Fri Jul 6 16:34:49 UTC 2007

On Sat, Jun 30, 2007 at 01:41:03PM -0500, Chris Harms wrote:
> I am experiencing periodic failovers due to a floating IP address not 
> passing the status check:
> 
> clurgmgrd: [9975]: <warning> Failed to ping 192.168.13.204
> Jun 30 11:41:47 nodeA clurgmgrd[9975]: <notice> status on ip 
> "192.168.13.204" returned 1 (generic error)
> 
> Both nodes have bonded NICs with gigabit connections to redundant 
> switches, so it is unlikely they are going down, nothing in the logs 
> about linux losing the links.  I parked all the cluster services - 2 
> Postgres services and 1 Apache - on one node and allowed it to run 
> overnight.  There would be no client activity during this time.
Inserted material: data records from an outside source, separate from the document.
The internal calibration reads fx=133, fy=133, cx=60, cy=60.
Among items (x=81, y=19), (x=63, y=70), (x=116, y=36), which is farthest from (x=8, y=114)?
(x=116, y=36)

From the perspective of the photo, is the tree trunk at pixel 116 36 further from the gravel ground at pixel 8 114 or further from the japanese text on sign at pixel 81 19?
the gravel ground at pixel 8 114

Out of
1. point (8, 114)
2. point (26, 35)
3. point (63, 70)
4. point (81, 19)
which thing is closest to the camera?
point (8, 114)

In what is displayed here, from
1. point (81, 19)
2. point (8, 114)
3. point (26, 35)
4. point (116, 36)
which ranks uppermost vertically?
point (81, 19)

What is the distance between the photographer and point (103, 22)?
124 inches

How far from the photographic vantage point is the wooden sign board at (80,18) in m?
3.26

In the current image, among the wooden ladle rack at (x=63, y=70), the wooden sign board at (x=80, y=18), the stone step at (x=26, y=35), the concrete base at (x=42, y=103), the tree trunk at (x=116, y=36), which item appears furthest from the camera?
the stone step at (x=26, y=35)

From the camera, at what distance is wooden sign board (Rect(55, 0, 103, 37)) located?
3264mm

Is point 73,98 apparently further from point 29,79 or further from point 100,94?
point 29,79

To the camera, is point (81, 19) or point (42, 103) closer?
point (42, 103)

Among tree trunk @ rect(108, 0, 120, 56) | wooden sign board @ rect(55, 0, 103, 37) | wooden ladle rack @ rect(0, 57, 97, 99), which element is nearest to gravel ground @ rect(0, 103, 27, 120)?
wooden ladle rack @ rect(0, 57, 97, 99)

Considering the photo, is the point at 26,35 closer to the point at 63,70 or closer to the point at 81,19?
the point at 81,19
One 
> Postgres service failed two times in this manner and the other failed 
> once in this manner.  The Apache service did not fail.
> 
> What can I do to resolve this or get more information out of the system 
> to resolve this?

Hmm, with bonded NICs, ip.sh monitors the links of the physical devices.
It's supposed to check and not complain if either link is up.

The ping bit is a bit weird; you could just disable it in
/usr/share/cluster/ip.sh.

I.e. change the 'ping' line to '/bin/true'

-- 
Lon Hohberger - Software Engineer - Red Hat, Inc.